EXERCISE DESCRIPTION: Write out every line of the items below as a JSON list of strings, one string per line. Omit blank lines and the picture lines.

THE RECORDS:
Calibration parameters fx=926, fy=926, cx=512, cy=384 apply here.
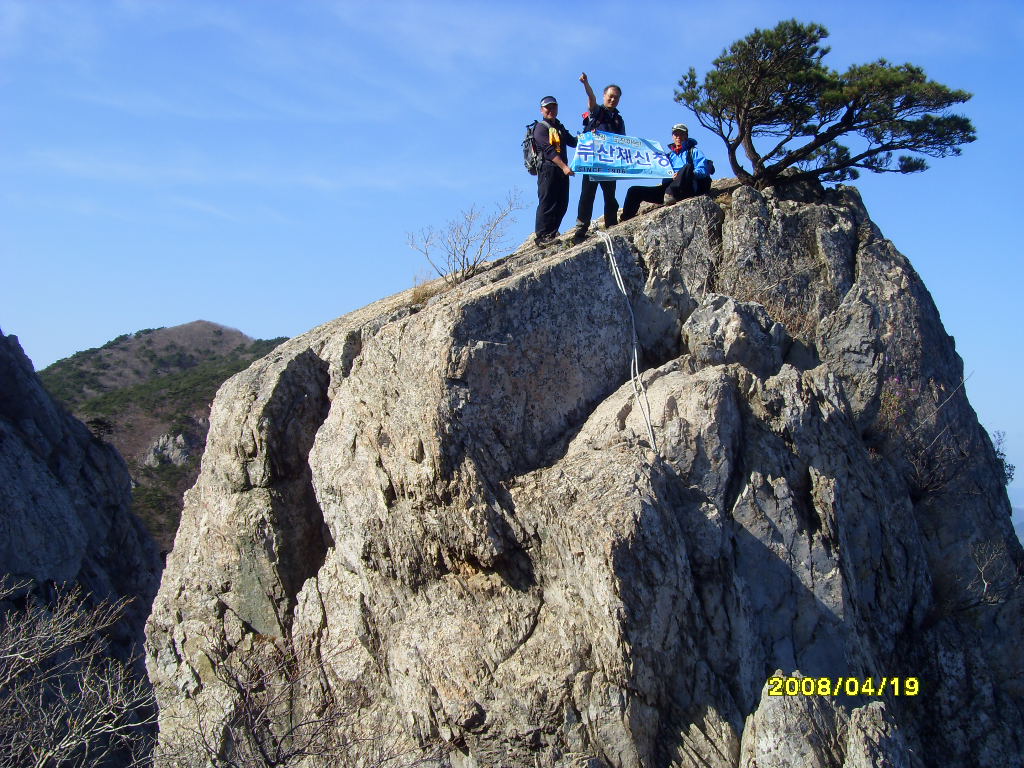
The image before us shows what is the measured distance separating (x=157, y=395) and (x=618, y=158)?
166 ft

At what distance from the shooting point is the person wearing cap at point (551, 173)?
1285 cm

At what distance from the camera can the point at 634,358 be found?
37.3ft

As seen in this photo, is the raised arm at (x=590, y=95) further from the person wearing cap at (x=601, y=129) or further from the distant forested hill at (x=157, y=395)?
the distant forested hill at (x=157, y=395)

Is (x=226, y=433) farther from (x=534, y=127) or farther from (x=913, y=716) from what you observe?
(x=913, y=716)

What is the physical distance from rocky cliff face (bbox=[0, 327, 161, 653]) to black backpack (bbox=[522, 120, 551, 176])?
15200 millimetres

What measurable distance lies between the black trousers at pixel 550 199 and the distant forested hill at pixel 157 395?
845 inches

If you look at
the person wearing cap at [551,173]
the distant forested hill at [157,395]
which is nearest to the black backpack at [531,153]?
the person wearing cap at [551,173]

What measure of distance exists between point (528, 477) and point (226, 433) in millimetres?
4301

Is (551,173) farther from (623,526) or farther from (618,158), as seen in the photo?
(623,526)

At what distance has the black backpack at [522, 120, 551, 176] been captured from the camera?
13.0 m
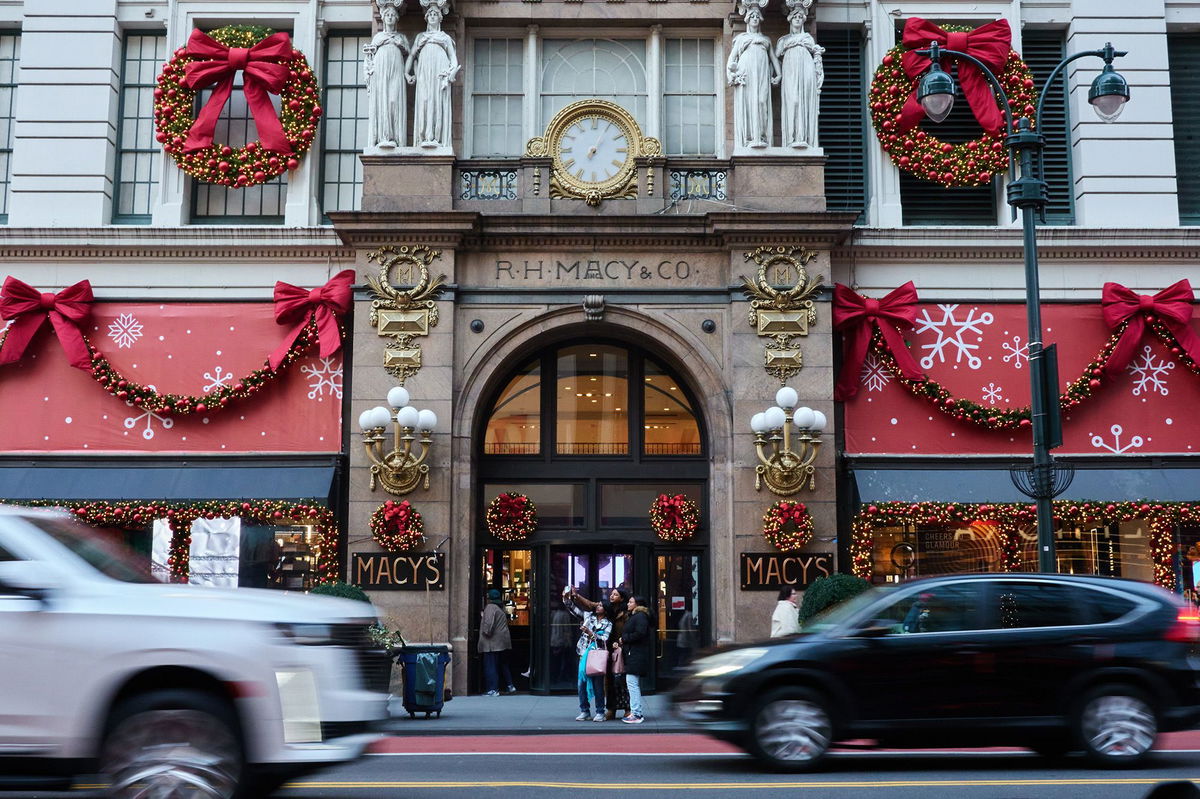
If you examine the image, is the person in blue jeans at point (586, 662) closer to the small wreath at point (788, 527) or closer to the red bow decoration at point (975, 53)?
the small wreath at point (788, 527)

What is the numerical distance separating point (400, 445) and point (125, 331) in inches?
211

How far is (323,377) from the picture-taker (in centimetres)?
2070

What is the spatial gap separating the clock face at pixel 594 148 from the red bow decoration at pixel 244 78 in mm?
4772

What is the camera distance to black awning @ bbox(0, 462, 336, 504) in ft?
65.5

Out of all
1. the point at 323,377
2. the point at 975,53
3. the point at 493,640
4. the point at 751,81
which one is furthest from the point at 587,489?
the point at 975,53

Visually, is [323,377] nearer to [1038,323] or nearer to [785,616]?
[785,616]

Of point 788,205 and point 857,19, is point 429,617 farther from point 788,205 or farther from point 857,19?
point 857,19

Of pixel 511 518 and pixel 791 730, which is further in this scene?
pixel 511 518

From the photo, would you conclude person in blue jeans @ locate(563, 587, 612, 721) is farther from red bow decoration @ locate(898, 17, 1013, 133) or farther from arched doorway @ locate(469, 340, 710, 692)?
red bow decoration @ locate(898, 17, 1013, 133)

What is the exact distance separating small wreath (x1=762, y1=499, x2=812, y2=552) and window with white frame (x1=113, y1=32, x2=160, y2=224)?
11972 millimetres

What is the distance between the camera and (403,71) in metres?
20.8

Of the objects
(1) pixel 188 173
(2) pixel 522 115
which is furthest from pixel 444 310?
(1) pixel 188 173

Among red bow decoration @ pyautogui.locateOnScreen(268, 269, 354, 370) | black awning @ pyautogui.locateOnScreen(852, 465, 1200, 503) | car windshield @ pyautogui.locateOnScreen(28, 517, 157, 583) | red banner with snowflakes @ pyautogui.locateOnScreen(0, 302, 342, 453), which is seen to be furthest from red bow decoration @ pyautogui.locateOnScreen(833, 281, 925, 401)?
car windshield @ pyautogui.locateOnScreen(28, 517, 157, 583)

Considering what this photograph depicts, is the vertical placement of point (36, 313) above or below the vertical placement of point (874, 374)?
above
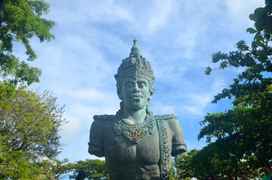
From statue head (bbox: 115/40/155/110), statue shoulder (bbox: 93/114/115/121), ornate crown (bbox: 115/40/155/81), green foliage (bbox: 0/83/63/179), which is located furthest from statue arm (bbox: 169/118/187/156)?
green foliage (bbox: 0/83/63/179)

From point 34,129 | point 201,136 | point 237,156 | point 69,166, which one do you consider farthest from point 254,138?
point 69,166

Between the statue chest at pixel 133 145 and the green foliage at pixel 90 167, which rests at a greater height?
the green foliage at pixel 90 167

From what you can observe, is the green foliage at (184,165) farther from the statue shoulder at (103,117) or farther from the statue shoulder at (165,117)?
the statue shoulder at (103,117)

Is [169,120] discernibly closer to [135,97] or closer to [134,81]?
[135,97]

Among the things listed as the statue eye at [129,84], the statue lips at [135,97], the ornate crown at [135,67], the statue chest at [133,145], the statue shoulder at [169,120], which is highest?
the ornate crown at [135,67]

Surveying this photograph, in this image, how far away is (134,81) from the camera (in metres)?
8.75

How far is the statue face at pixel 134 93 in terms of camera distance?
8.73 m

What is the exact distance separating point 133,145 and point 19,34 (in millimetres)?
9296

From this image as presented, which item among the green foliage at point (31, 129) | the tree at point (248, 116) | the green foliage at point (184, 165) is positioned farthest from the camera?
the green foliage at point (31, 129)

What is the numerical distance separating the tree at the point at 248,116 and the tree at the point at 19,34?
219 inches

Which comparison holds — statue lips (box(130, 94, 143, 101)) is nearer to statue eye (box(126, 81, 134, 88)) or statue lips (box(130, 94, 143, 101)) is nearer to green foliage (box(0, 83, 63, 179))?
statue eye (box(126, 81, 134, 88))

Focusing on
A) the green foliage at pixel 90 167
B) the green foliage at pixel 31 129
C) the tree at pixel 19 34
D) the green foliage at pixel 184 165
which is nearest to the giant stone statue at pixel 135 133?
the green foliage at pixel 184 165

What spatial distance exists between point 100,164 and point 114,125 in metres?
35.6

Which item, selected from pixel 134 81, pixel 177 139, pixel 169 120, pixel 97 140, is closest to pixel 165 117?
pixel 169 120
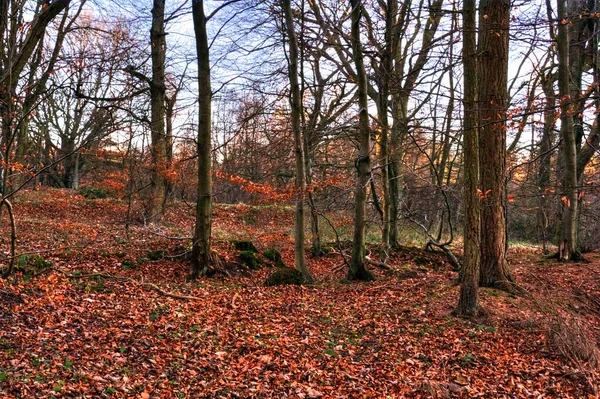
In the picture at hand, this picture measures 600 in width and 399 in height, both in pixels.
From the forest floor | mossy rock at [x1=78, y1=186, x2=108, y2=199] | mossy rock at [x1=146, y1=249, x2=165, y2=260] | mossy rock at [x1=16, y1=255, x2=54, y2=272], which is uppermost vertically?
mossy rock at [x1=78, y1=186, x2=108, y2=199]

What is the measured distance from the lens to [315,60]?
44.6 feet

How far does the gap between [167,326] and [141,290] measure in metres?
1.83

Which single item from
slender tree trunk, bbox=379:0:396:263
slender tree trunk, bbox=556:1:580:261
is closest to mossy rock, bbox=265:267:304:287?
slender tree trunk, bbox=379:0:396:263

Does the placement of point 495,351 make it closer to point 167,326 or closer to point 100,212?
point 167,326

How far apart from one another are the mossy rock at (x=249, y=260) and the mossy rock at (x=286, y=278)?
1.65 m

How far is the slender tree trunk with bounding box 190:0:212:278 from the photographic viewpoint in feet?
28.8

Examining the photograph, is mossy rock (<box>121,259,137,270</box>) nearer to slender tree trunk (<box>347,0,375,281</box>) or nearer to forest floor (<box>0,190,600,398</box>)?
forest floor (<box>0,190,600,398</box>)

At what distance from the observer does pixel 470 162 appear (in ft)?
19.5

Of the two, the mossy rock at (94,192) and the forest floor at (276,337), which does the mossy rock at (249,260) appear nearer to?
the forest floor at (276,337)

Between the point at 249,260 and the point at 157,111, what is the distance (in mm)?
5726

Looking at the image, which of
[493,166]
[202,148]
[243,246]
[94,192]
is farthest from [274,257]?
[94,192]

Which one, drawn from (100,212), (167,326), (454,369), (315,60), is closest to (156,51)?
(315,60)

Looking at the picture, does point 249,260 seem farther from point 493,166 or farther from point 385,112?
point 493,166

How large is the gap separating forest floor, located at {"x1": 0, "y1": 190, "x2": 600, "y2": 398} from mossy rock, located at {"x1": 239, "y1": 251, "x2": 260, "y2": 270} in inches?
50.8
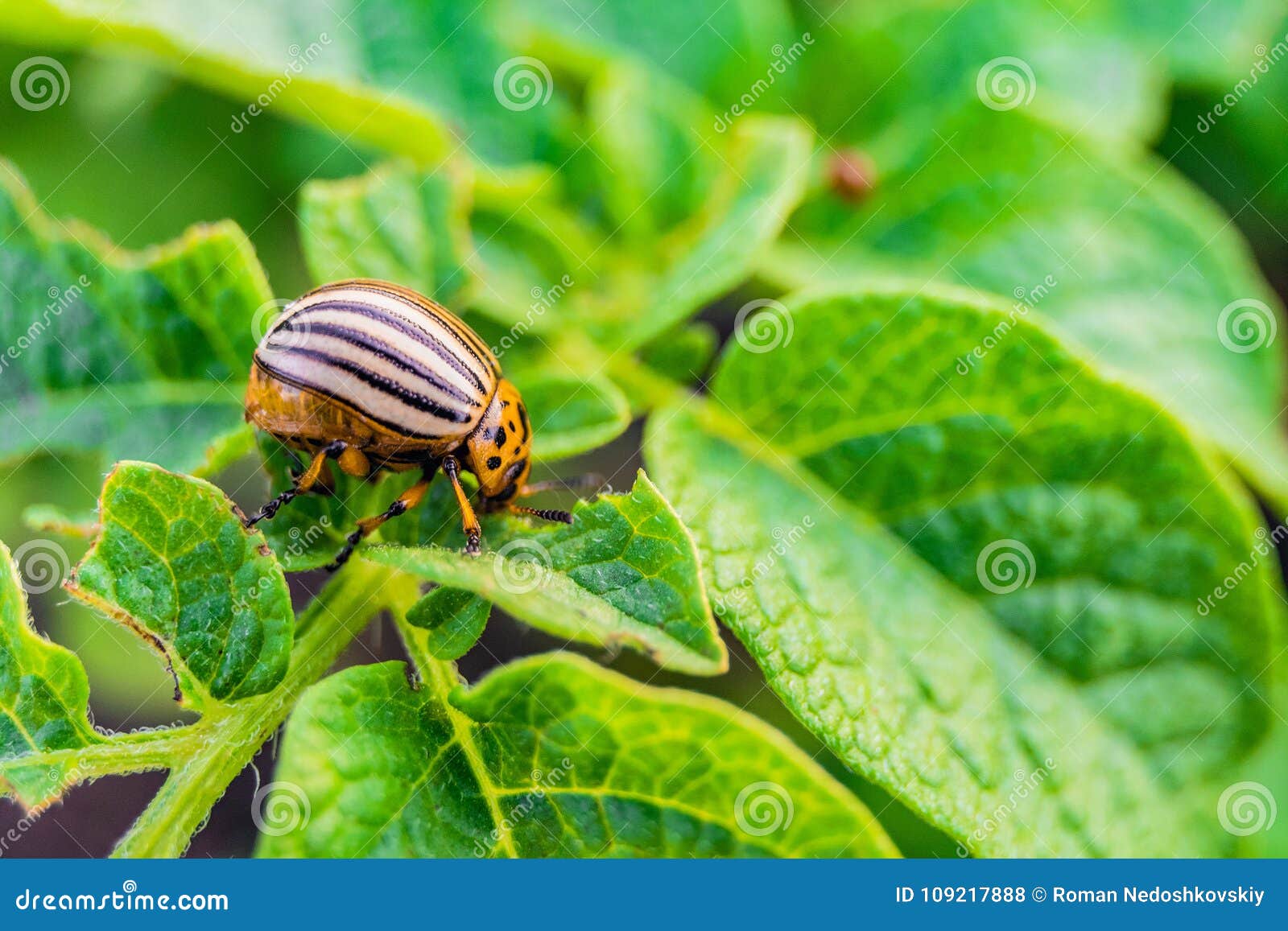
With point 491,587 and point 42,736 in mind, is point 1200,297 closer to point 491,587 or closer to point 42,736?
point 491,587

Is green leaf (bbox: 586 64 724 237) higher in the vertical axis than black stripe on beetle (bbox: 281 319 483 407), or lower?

SOLUTION TO THIS PROBLEM:
[
  "Calibration parameters fx=926, fy=926, cx=512, cy=384 apply here.",
  "The image before us shows what is the measured distance separating (x=157, y=395) and (x=618, y=158)?",
  "166 ft",
  "At what distance from the shooting point is the person wearing cap at point (551, 173)?",
  "1285 cm",
  "At what distance from the camera can the point at 634,358 be found?",
  "37.3ft",
  "As seen in this photo, is the raised arm at (x=590, y=95) further from the person wearing cap at (x=601, y=129) or further from the distant forested hill at (x=157, y=395)?",
  "the distant forested hill at (x=157, y=395)",
  "Is (x=226, y=433) farther from (x=534, y=127) or farther from (x=913, y=716) from what you observe?",
  "(x=913, y=716)",
  "What is the physical distance from rocky cliff face (bbox=[0, 327, 161, 653]) to black backpack (bbox=[522, 120, 551, 176])?",
  "15200 millimetres",
  "What measurable distance lies between the black trousers at pixel 550 199 and the distant forested hill at pixel 157 395?",
  "845 inches",
  "If you look at",
  "the person wearing cap at [551,173]",
  "the distant forested hill at [157,395]",
  "which is nearest to the black backpack at [531,153]?",
  "the person wearing cap at [551,173]",
  "What measure of distance exists between point (528, 477) and point (226, 433) in millimetres?",
  "4301",
  "Is (551,173) farther from (623,526) or farther from (618,158), as seen in the photo?",
  "(623,526)",
  "At what distance has the black backpack at [522, 120, 551, 176] been captured from the camera?",
  "13.0 m",
  "If you examine the image, is the person in blue jeans at point (586, 662) closer to the small wreath at point (788, 527) or closer to the red bow decoration at point (975, 53)?",
  "the small wreath at point (788, 527)",
  "What is the numerical distance separating point (400, 445) and point (125, 331) in inches?",
  "211",
  "How far is (323,377) from the picture-taker (in centimetres)?",
  "2070",
  "What is the spatial gap separating the clock face at pixel 594 148 from the red bow decoration at pixel 244 78 in mm?",
  "4772",
  "What is the camera distance to black awning @ bbox(0, 462, 336, 504) in ft?",
  "65.5",
  "Out of all",
  "1. the point at 323,377",
  "2. the point at 975,53",
  "3. the point at 493,640",
  "4. the point at 751,81",
  "which one is furthest from the point at 587,489?",
  "the point at 975,53",
  "Visually, is [323,377] nearer to [1038,323] or nearer to [785,616]?",
  "[785,616]",
  "Of point 788,205 and point 857,19, is point 429,617 farther from point 788,205 or farther from point 857,19?",
  "point 857,19",
  "Of pixel 511 518 and pixel 791 730, which is further in this scene?",
  "pixel 511 518",
  "From the photo, would you conclude person in blue jeans @ locate(563, 587, 612, 721) is farther from red bow decoration @ locate(898, 17, 1013, 133) or farther from arched doorway @ locate(469, 340, 710, 692)?",
  "red bow decoration @ locate(898, 17, 1013, 133)",
  "What is the exact distance separating small wreath (x1=762, y1=499, x2=812, y2=552) and window with white frame (x1=113, y1=32, x2=160, y2=224)?",
  "11972 millimetres",
  "What is the distance between the camera and (403,71) in metres?",
  "20.8",
  "Of the objects",
  "(1) pixel 188 173",
  "(2) pixel 522 115",
  "which is furthest from pixel 444 310?",
  "(1) pixel 188 173",
  "Among red bow decoration @ pyautogui.locateOnScreen(268, 269, 354, 370) | black awning @ pyautogui.locateOnScreen(852, 465, 1200, 503) | car windshield @ pyautogui.locateOnScreen(28, 517, 157, 583) | red banner with snowflakes @ pyautogui.locateOnScreen(0, 302, 342, 453), which is seen to be furthest from red bow decoration @ pyautogui.locateOnScreen(833, 281, 925, 401)?",
  "car windshield @ pyautogui.locateOnScreen(28, 517, 157, 583)",
  "Considering what this photograph depicts, is the vertical placement of point (36, 313) above or below the vertical placement of point (874, 374)?",
  "above",
  "From statue head (bbox: 115/40/155/110), statue shoulder (bbox: 93/114/115/121), ornate crown (bbox: 115/40/155/81), green foliage (bbox: 0/83/63/179), which is located furthest from statue arm (bbox: 169/118/187/156)?",
  "green foliage (bbox: 0/83/63/179)",
  "From point 34,129 | point 201,136 | point 237,156 | point 69,166, which one do you consider farthest from point 254,138?",
  "point 69,166",
  "Between the statue chest at pixel 133 145 and the green foliage at pixel 90 167, which rests at a greater height?",
  "the green foliage at pixel 90 167",
  "From what you can observe, is the green foliage at (184,165) farther from the statue shoulder at (103,117) or farther from the statue shoulder at (165,117)?",
  "the statue shoulder at (103,117)",
  "Is [169,120] discernibly closer to [135,97] or closer to [134,81]?",
  "[135,97]",
  "Among the things listed as the statue eye at [129,84], the statue lips at [135,97], the ornate crown at [135,67], the statue chest at [133,145], the statue shoulder at [169,120], which is highest?",
  "the ornate crown at [135,67]",
  "Surveying this photograph, in this image, how far away is (134,81) from the camera (in metres)?",
  "8.75",
  "How far is the statue face at pixel 134 93 in terms of camera distance?",
  "8.73 m",
  "What is the exact distance separating point 133,145 and point 19,34 (in millimetres)?",
  "9296",
  "From this image as presented, which item among the green foliage at point (31, 129) | the tree at point (248, 116) | the green foliage at point (184, 165) is positioned farthest from the camera?",
  "the green foliage at point (31, 129)",
  "What is the numerical distance separating the tree at the point at 248,116 and the tree at the point at 19,34?",
  "219 inches",
  "Which comparison holds — statue lips (box(130, 94, 143, 101)) is nearer to statue eye (box(126, 81, 134, 88)) or statue lips (box(130, 94, 143, 101)) is nearer to green foliage (box(0, 83, 63, 179))?",
  "statue eye (box(126, 81, 134, 88))",
  "Focusing on",
  "A) the green foliage at pixel 90 167",
  "B) the green foliage at pixel 31 129",
  "C) the tree at pixel 19 34",
  "D) the green foliage at pixel 184 165",
  "which is nearest to the giant stone statue at pixel 135 133?",
  "the green foliage at pixel 184 165",
  "What spatial distance exists between point 100,164 and point 114,125 in metres?",
  "35.6",
  "Which item, selected from pixel 134 81, pixel 177 139, pixel 169 120, pixel 97 140, is closest to pixel 165 117?",
  "pixel 169 120",
  "In the picture at hand, this picture measures 600 in width and 399 in height, both in pixels.",
  "From the forest floor | mossy rock at [x1=78, y1=186, x2=108, y2=199] | mossy rock at [x1=146, y1=249, x2=165, y2=260] | mossy rock at [x1=16, y1=255, x2=54, y2=272], which is uppermost vertically?",
  "mossy rock at [x1=78, y1=186, x2=108, y2=199]",
  "What is the measured distance from the lens to [315,60]?",
  "44.6 feet",
  "How far does the gap between [167,326] and [141,290] measure in metres?",
  "1.83",
  "Which single item from",
  "slender tree trunk, bbox=379:0:396:263",
  "slender tree trunk, bbox=556:1:580:261",
  "is closest to mossy rock, bbox=265:267:304:287?",
  "slender tree trunk, bbox=379:0:396:263",
  "Does the placement of point 495,351 make it closer to point 167,326 or closer to point 100,212?",
  "point 167,326",
  "How far apart from one another are the mossy rock at (x=249, y=260) and the mossy rock at (x=286, y=278)?",
  "1.65 m",
  "How far is the slender tree trunk with bounding box 190:0:212:278 from the photographic viewpoint in feet?",
  "28.8",
  "Examining the photograph, is mossy rock (<box>121,259,137,270</box>) nearer to slender tree trunk (<box>347,0,375,281</box>) or nearer to forest floor (<box>0,190,600,398</box>)?",
  "forest floor (<box>0,190,600,398</box>)",
  "At what distance from the observer does pixel 470 162 appear (in ft)?",
  "19.5",
  "Of the two, the mossy rock at (94,192) and the forest floor at (276,337), which does the mossy rock at (249,260) appear nearer to?",
  "the forest floor at (276,337)",
  "Between the point at 249,260 and the point at 157,111, what is the distance (in mm)?",
  "5726",
  "Looking at the image, which of",
  "[493,166]",
  "[202,148]",
  "[243,246]",
  "[94,192]",
  "is farthest from [274,257]?",
  "[94,192]",
  "Which one, drawn from (100,212), (167,326), (454,369), (315,60), is closest to (156,51)?",
  "(315,60)",
  "Looking at the picture, does point 249,260 seem farther from point 493,166 or farther from point 385,112?",
  "point 493,166",
  "How large is the gap separating forest floor, located at {\"x1\": 0, \"y1\": 190, \"x2\": 600, \"y2\": 398} from mossy rock, located at {\"x1\": 239, \"y1\": 251, \"x2\": 260, \"y2\": 270} in inches?",
  "50.8",
  "With point 491,587 and point 42,736 in mind, is point 1200,297 closer to point 491,587 or closer to point 42,736?",
  "point 491,587",
  "Is green leaf (bbox: 586 64 724 237) higher in the vertical axis than black stripe on beetle (bbox: 281 319 483 407), or lower?"
]